Reproduce exactly the lines from the line containing "Given this photo, which" through the end of the records below, including both ends, and nothing else.

▬▬▬

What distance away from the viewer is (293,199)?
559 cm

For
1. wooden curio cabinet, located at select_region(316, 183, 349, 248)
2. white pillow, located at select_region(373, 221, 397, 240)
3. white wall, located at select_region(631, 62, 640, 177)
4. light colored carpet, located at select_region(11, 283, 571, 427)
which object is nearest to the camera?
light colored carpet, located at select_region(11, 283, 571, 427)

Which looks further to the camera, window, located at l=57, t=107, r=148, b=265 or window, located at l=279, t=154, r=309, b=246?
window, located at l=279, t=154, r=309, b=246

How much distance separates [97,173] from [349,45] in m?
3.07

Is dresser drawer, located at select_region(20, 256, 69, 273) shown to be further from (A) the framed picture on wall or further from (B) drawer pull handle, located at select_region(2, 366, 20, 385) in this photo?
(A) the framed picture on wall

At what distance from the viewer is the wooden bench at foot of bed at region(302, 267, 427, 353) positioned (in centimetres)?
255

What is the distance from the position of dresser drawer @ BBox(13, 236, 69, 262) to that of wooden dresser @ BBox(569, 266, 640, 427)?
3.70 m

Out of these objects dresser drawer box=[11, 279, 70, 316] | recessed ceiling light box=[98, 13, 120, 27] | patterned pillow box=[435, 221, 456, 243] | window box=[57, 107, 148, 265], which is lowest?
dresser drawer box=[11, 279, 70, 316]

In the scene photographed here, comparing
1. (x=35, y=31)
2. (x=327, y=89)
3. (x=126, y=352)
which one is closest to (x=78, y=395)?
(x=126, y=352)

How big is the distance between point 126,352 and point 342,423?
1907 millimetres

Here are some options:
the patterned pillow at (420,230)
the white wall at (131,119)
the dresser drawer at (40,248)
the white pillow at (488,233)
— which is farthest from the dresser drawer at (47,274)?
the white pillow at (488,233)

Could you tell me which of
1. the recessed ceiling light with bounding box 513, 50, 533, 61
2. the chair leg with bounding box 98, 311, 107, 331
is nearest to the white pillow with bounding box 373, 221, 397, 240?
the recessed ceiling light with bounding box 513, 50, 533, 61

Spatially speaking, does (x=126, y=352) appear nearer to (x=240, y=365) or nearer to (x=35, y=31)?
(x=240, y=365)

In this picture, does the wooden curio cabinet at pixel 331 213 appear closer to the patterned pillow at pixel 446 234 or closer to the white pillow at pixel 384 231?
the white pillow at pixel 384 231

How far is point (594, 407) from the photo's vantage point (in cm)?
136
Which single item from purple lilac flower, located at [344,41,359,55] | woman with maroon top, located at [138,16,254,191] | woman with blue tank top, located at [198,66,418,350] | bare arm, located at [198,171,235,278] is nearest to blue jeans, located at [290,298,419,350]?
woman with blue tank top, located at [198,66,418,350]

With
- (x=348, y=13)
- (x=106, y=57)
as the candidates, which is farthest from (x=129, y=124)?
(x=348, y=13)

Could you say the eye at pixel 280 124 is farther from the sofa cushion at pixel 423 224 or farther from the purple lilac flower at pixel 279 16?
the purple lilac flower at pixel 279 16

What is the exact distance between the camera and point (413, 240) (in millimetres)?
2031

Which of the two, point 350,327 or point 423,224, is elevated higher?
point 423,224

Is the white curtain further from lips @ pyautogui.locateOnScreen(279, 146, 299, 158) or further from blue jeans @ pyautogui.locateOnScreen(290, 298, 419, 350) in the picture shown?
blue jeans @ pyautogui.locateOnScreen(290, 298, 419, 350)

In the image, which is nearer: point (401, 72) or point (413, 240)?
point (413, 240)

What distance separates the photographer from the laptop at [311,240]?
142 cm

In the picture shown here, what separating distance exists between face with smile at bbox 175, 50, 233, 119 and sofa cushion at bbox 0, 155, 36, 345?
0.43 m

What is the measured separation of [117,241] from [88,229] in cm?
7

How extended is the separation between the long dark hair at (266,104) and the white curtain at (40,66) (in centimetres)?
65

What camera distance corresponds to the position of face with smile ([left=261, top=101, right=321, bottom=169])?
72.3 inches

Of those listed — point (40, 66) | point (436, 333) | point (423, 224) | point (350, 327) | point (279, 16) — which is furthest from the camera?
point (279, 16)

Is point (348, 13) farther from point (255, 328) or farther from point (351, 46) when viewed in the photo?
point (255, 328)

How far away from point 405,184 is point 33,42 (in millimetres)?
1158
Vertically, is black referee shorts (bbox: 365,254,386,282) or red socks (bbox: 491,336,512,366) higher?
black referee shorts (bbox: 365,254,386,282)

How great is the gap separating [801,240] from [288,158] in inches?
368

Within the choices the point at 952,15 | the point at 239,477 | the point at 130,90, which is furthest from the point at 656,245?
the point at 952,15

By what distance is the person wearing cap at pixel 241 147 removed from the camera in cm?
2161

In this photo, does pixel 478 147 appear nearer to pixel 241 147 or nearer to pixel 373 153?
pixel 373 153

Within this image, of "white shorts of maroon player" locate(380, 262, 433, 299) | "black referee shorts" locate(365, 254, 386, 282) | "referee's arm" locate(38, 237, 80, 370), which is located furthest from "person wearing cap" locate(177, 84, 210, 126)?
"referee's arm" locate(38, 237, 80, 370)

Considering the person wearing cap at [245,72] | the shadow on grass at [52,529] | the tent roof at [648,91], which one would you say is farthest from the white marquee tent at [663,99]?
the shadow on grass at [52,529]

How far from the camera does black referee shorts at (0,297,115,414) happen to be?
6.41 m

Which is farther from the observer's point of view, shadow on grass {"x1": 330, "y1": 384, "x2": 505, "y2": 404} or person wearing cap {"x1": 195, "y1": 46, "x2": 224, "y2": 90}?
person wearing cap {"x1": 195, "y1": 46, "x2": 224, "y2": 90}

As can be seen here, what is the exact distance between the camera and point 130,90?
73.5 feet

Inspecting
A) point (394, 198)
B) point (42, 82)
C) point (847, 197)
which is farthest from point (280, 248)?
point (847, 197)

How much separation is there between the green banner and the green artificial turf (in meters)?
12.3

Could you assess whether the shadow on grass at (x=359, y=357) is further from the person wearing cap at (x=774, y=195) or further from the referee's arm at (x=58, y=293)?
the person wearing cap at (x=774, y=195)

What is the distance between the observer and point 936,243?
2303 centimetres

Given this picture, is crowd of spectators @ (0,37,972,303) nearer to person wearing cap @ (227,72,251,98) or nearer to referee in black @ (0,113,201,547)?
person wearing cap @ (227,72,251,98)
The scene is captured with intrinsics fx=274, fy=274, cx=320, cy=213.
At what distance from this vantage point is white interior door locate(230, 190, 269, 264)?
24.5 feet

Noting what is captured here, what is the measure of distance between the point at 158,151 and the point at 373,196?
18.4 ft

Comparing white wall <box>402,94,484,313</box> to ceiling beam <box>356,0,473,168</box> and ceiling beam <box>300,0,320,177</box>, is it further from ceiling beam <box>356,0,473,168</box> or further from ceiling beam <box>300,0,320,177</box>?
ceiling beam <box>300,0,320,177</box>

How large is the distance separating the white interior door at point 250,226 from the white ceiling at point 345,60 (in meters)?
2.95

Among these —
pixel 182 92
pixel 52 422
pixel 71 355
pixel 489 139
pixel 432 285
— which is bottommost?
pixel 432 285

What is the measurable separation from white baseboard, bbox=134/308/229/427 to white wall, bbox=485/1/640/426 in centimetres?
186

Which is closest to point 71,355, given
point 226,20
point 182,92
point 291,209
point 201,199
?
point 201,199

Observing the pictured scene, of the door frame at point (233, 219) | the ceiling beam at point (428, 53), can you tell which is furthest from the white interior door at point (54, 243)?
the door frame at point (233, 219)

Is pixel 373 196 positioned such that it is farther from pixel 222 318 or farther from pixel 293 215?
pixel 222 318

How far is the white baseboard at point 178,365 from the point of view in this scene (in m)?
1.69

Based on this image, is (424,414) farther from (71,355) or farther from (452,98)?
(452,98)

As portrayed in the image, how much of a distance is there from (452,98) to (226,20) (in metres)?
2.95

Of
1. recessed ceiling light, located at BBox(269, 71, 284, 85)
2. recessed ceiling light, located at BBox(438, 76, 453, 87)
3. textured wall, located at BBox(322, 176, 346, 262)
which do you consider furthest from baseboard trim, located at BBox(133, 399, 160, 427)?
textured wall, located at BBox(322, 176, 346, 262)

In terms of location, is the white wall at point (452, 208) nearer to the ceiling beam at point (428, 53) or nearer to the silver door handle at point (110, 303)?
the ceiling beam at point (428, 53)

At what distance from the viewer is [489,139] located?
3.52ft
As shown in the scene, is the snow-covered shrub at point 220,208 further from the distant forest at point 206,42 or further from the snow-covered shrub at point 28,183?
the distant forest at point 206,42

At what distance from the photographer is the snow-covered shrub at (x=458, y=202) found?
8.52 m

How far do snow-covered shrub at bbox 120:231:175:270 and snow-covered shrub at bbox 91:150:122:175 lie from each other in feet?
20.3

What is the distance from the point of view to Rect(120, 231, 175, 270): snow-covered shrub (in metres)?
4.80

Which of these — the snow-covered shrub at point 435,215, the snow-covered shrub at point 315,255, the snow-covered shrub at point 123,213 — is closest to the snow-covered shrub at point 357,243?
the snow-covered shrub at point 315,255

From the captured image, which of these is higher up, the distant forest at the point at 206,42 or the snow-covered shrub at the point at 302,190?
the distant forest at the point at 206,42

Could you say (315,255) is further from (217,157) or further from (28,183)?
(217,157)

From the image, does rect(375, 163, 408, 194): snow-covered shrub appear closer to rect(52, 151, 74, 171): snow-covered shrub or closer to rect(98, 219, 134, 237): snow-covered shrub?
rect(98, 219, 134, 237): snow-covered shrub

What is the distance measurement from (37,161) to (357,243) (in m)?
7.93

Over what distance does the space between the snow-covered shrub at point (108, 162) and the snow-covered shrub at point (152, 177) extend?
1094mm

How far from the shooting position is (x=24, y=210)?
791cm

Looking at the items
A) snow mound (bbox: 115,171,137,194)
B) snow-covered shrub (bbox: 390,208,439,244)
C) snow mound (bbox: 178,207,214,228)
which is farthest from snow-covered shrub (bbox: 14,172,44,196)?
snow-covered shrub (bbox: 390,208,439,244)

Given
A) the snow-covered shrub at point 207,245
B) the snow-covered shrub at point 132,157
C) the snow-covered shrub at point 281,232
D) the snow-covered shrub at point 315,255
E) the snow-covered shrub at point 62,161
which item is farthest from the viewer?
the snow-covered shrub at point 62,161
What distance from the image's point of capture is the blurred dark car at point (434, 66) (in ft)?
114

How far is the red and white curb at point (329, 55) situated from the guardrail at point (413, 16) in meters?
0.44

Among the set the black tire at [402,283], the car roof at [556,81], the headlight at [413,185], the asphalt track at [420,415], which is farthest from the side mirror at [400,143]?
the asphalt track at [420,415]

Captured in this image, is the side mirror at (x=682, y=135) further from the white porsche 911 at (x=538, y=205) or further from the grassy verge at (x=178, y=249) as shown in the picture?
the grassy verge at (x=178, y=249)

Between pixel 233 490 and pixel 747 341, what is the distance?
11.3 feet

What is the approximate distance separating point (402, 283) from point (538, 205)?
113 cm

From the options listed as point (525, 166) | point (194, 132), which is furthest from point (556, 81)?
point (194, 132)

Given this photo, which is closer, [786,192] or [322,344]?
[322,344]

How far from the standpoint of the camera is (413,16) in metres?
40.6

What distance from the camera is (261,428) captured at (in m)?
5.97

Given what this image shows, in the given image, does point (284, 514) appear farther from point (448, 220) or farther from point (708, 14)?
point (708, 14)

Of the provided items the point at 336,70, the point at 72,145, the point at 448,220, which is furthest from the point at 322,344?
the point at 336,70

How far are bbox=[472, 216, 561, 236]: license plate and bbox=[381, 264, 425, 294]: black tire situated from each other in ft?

▬▬▬

_SOLUTION FOR THIS TASK_
Given this photo, which is closer, [786,192] or [322,344]?
[322,344]

How far from the standpoint of the camera is (413,16) in metres?
40.6

What distance from the camera is (261,428) captured at (in m)?
5.97

Given what this image shows, in the given image, does point (284, 514) appear farther from point (448, 220) or farther from point (708, 14)?
point (708, 14)

Of the provided items the point at 336,70, the point at 72,145, the point at 448,220, which is furthest from the point at 322,344?
the point at 336,70

How far are bbox=[472, 216, 561, 236]: license plate and bbox=[381, 264, 425, 294]: black tire situated from each other in ft?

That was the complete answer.